Record excerpts START
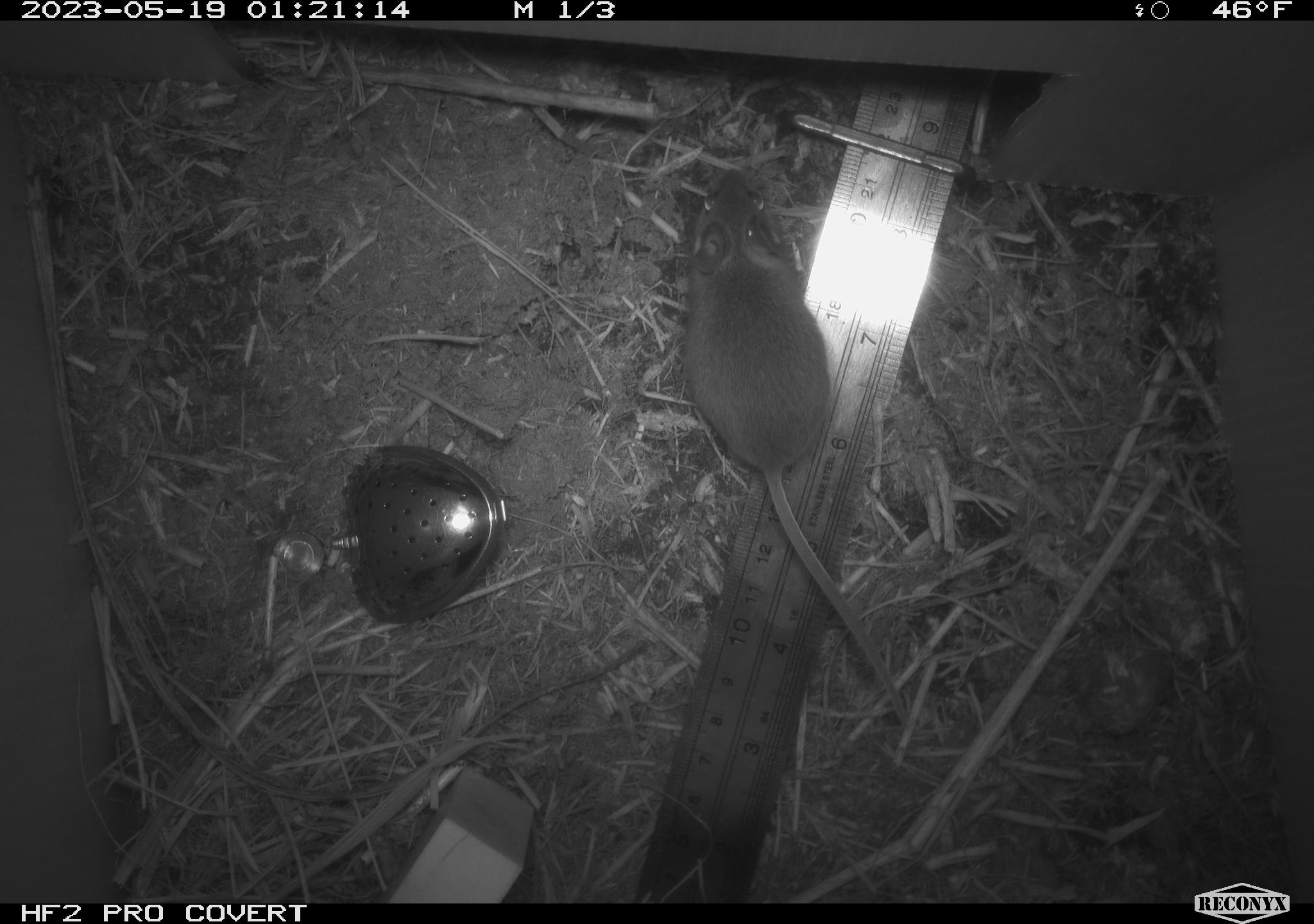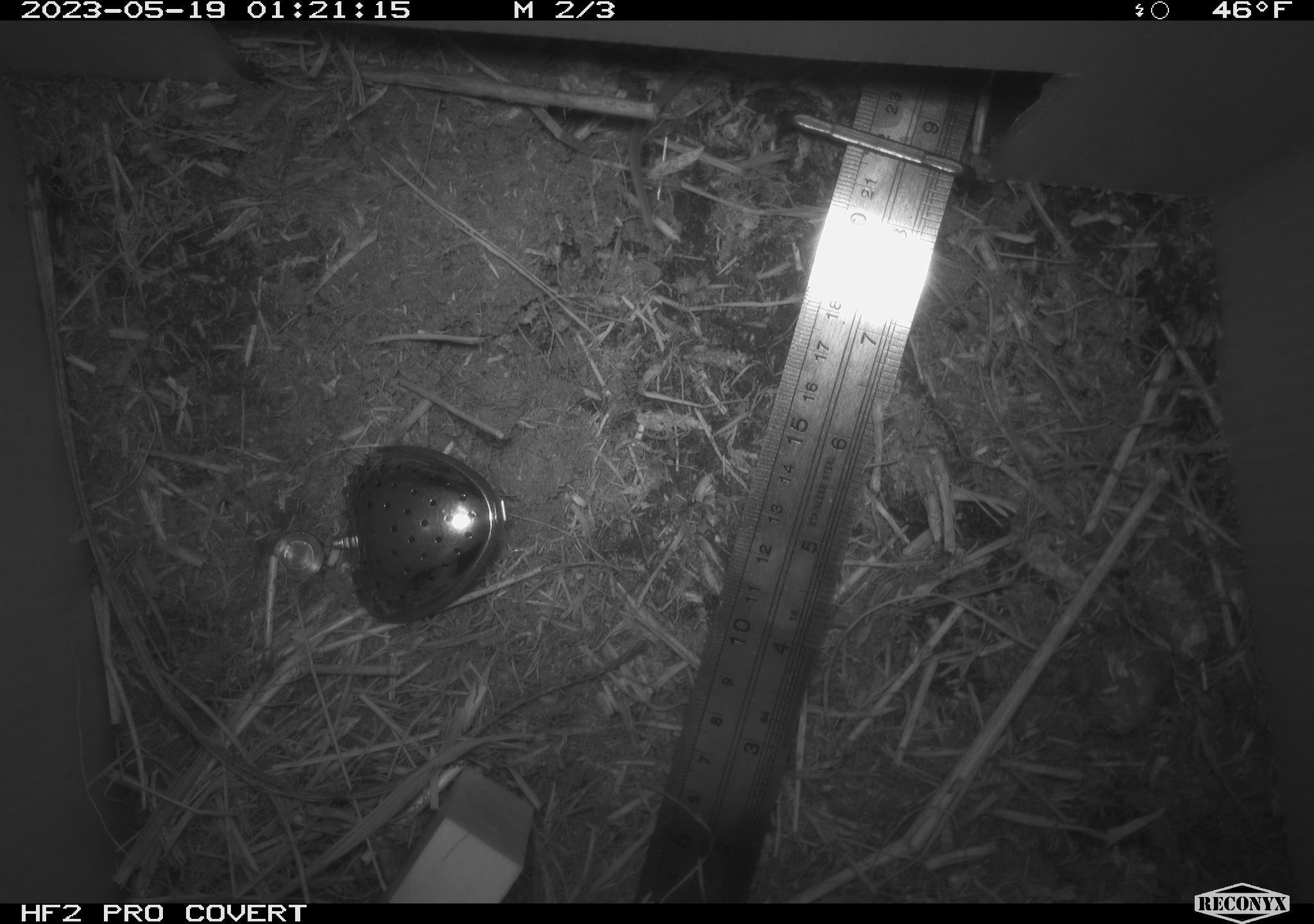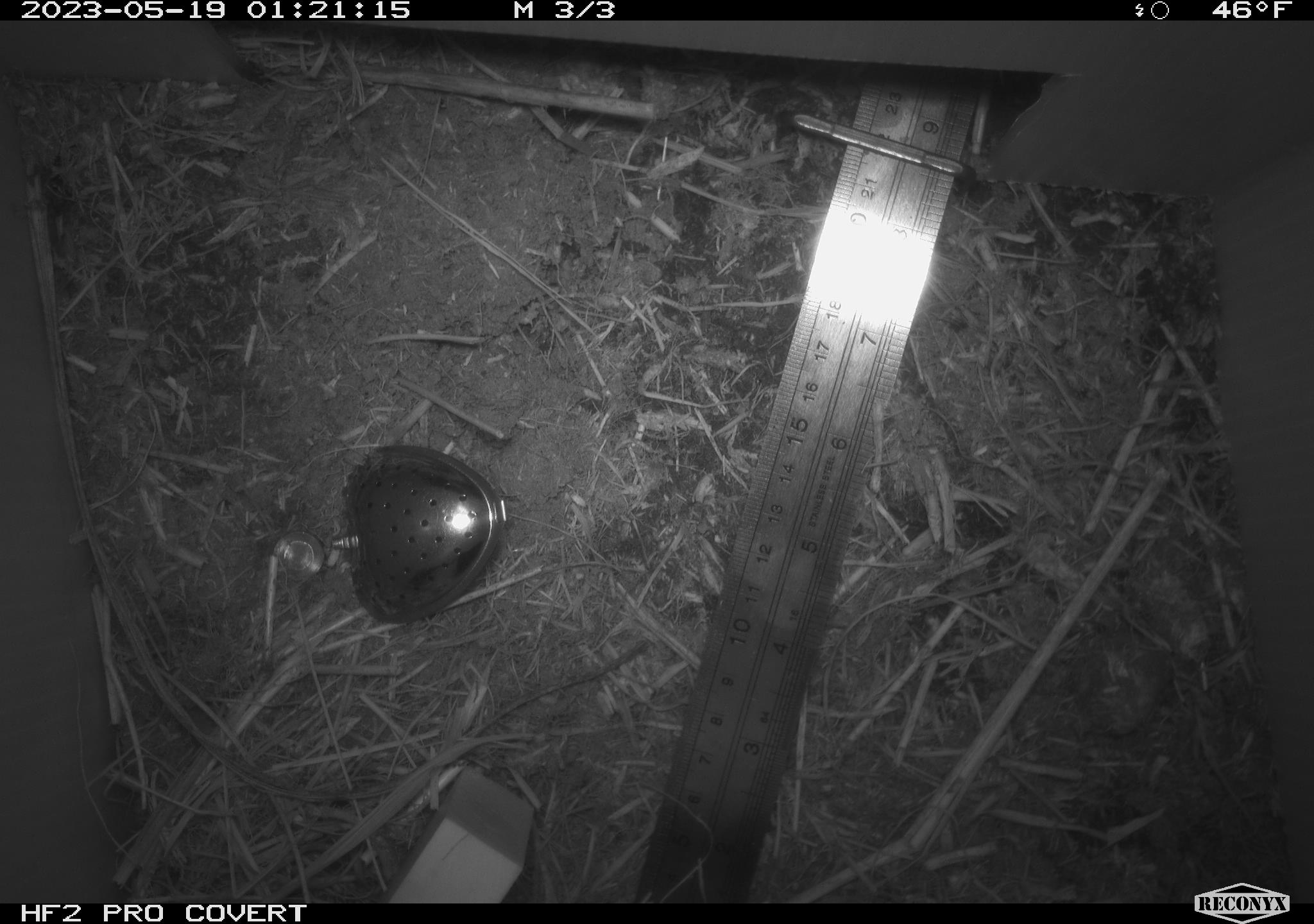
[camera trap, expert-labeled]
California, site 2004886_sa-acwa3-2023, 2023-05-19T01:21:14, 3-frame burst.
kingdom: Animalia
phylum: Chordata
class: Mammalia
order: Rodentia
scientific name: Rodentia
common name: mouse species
Record excerpts END
» **Work instructions**: Line by line, transcribe the records exactly, omitting the images.

» **The answer**:
[camera trap, expert-labeled]
California, site 2004886_sa-acwa3-2023, 2023-05-19T01:21:14, 3-frame burst.
kingdom: Animalia
phylum: Chordata
class: Mammalia
order: Rodentia
scientific name: Rodentia
common name: mouse species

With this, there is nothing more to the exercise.